* Begin *

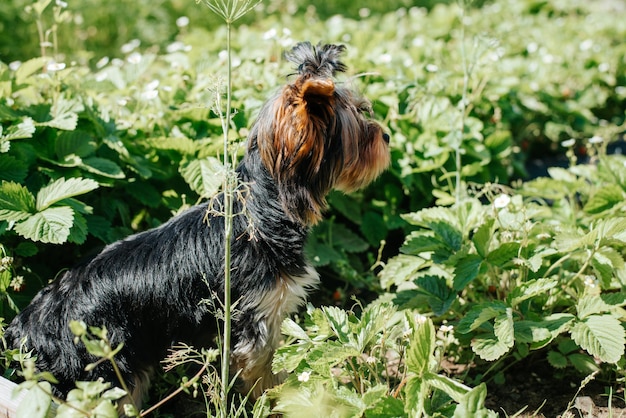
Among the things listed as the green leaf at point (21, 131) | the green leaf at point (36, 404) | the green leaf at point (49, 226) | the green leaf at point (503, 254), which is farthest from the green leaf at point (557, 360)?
the green leaf at point (21, 131)

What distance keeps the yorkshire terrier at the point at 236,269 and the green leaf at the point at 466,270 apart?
845 millimetres

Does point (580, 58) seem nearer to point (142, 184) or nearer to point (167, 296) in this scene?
point (142, 184)

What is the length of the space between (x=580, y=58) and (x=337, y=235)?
5008 millimetres

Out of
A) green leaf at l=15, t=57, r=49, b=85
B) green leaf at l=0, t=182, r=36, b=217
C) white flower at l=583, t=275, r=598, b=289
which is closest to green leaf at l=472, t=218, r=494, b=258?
white flower at l=583, t=275, r=598, b=289

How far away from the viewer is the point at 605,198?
4.33 meters

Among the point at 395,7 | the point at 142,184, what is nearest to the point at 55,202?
the point at 142,184

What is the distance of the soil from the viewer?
3562mm

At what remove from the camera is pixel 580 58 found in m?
8.16

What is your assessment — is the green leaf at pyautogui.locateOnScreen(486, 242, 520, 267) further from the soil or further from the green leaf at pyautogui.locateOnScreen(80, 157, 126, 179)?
the green leaf at pyautogui.locateOnScreen(80, 157, 126, 179)

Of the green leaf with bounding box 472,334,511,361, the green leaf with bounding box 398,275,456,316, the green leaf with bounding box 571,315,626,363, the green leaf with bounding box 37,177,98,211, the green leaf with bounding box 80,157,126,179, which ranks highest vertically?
Answer: the green leaf with bounding box 37,177,98,211

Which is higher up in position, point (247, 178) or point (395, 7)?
point (247, 178)

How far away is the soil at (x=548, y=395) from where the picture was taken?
3562 millimetres

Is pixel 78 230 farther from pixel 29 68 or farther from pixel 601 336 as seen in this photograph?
pixel 601 336

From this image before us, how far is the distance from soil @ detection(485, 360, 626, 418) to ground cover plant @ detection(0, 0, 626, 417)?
2 centimetres
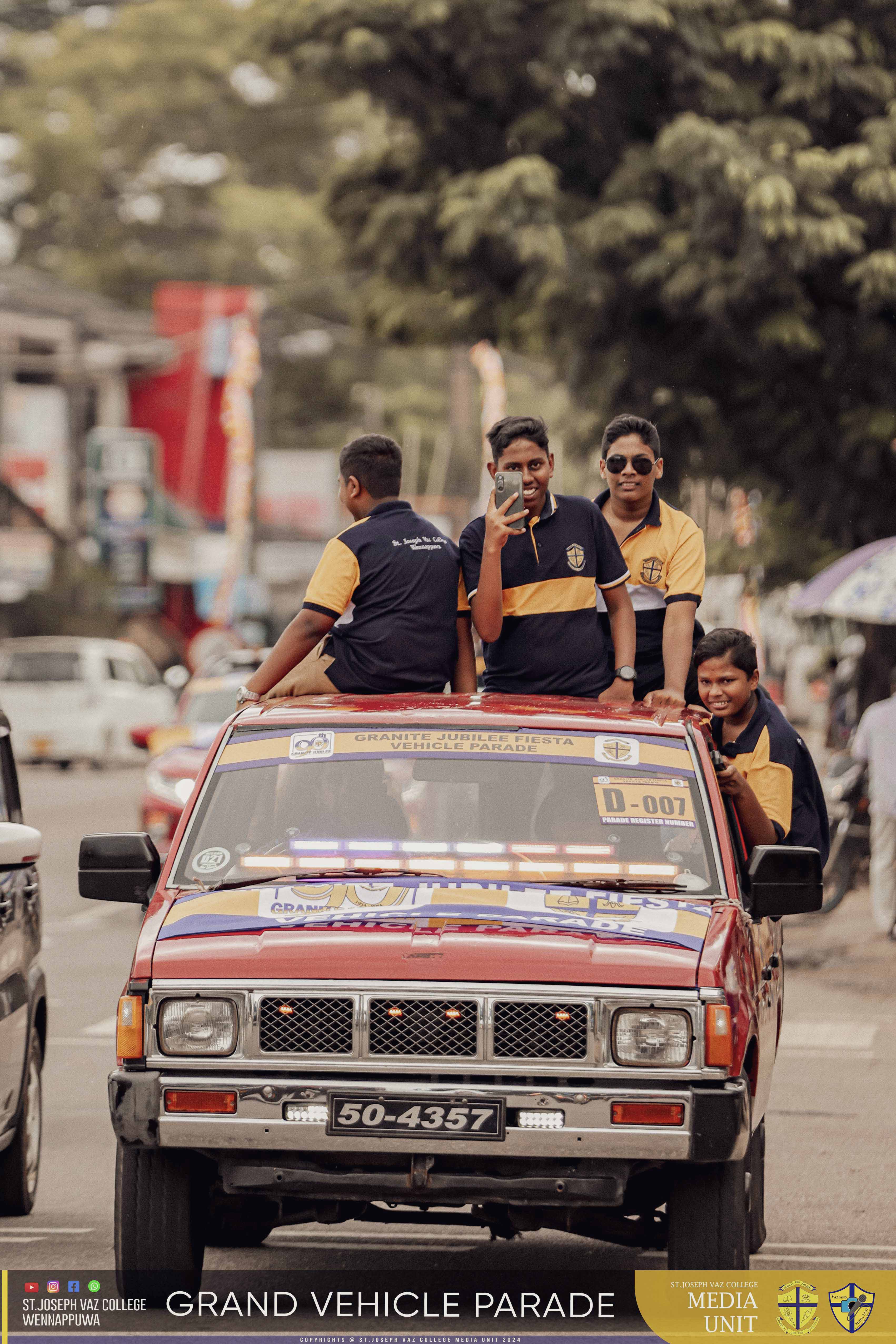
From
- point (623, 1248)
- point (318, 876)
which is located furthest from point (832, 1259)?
point (318, 876)

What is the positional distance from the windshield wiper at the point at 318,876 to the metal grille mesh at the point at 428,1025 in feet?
2.14

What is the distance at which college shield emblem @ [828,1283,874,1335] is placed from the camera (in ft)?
19.8

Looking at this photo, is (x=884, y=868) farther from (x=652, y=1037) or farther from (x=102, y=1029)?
(x=652, y=1037)

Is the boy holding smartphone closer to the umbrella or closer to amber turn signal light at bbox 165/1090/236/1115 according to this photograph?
amber turn signal light at bbox 165/1090/236/1115

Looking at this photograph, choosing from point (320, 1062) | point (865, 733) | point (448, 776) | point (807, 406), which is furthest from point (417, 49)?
point (320, 1062)

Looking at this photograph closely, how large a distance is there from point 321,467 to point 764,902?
54.9 metres

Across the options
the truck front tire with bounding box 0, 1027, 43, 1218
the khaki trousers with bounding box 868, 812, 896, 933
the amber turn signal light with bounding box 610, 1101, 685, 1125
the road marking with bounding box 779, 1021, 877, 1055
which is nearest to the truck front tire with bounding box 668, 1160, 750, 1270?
the amber turn signal light with bounding box 610, 1101, 685, 1125

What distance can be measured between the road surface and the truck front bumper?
3.03 feet

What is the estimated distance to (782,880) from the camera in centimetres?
655

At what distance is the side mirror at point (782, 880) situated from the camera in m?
6.54

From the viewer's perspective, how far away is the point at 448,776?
6730 millimetres

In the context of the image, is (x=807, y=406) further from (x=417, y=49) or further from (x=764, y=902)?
(x=764, y=902)

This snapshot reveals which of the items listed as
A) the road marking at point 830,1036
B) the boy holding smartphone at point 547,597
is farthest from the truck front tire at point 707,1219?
the road marking at point 830,1036

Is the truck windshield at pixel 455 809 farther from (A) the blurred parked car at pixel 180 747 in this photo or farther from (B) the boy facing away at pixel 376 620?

* End *

The exercise -> Reproduce word for word everything from the start of the items through the line containing "5008 millimetres", leaving out the pictures.

Answer to the task ->
Among the things listed as the green leaf at point (21, 131) | the green leaf at point (36, 404) | the green leaf at point (49, 226) | the green leaf at point (503, 254), which is farthest from the green leaf at point (557, 360)?
the green leaf at point (21, 131)

What distance keeps the yorkshire terrier at the point at 236,269 and the green leaf at the point at 466,270 apart?
845 millimetres

Does point (580, 58) seem nearer to point (142, 184) or nearer to point (167, 296) in this scene?
point (142, 184)

What is the length of the space between (x=580, y=58) and (x=337, y=235)?
5008 millimetres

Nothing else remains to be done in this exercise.